5. 7 Days From Hell #1
Written by Bryan hill and Rob Levin with artwork by Phil Noto, 7 Days in Hell is a bit chaotic in its storytelling style at first but offers a fun look at the idea of “the devil made me do it.” After watching his wife get shot in front of him when he was the target, John goes to exact revenge but is himself killed in the end. On his journey to hell though, he's scooped away by the devil herself, a blonde going by the name of Mandy. She wants to use him as a tool to kill evil men in the world in order to show the big good guy up there that she can be good too and redeemed and that some day they'll be noticed and find vindication. John has only seven days to kill his target once she assigns him to it and if he doesn't, then it's off to hell for him instead. There's no lesser evil here at all as both choices are pretty bad.
The Round-up:
Each of the books hits about 22-24 pages or so and reading them all in one sitting was an interesting experience. The main theme that you come away with here is that they're all modern day tales involving guns, guns and more guns. The violence isn't overdone or anything, it's not particularly grisly and hardcore, but having it be a dominant theme across all the books doesn't paint Top Cow in a good way since it stereotypes a lot of what they offer. Of the books here, there are some good choices to be tapped but it's hard to say what form would be appropriate. The goal is to launch a new series off of it but most of them are viable in some form.
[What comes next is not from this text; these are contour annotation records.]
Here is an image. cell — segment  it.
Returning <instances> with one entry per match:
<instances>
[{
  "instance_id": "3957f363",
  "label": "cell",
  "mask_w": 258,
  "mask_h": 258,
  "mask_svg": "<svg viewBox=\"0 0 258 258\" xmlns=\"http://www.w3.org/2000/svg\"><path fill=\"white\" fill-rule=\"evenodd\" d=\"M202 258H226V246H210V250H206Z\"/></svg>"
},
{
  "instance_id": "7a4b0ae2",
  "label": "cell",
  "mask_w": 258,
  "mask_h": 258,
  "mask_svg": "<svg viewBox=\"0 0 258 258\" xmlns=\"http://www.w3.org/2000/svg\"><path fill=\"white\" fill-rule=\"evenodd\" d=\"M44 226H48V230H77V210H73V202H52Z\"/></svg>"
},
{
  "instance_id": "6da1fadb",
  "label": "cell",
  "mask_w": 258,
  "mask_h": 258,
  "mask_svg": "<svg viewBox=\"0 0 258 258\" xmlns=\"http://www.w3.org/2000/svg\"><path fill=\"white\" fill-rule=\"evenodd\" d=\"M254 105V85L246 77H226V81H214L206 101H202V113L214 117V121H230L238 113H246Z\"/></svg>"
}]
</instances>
The only title I would outright dismiss is the 39 Minutes one as it doesn't feel well thought out nor drawn well. The others could all find life somewhere else with some tightening up. Most of them come across as titles that would work well as a weekly serial drama on TV, particularly The Asset and 7 Days From Hell. The latter is the only one to use something not from the real world and that gives it a bit of an edge since it opens up the possibilities a bit more and it felt the most fleshed out and the least showy in terms of trying to cover too much too quickly. The Asset has the sexpot appeal of a seductive assassin, but in comic book form it could get old very fast. Crosshair has a lot of potential, but it's one that would work best as a very specific length series or an original graphic novel with a set length from the start so it can tell a cohesive tale. Forever is in much the same boat. It's one of two stories that really had me interested in what the larger story is but it also is one that is better served by being a defined work rather than open ended.
And that's what got me the most about this Pilot Season project. None of the titles here feel like they could support a monthly title in the slightest. Forever is the only title that left me wanting to know more of the story, though Crosshair could make for a decent action series if it was started fresh without quite so much ultimate man material crammed in so quickly. The Pilot Season approach is one that I really like, and people in general like such things as evidenced by American Idol and a slew of hopefuls, but this season has very little to offer or get excited about. Almost everything would work better in some other form or not at all in the case of 39 Minutes.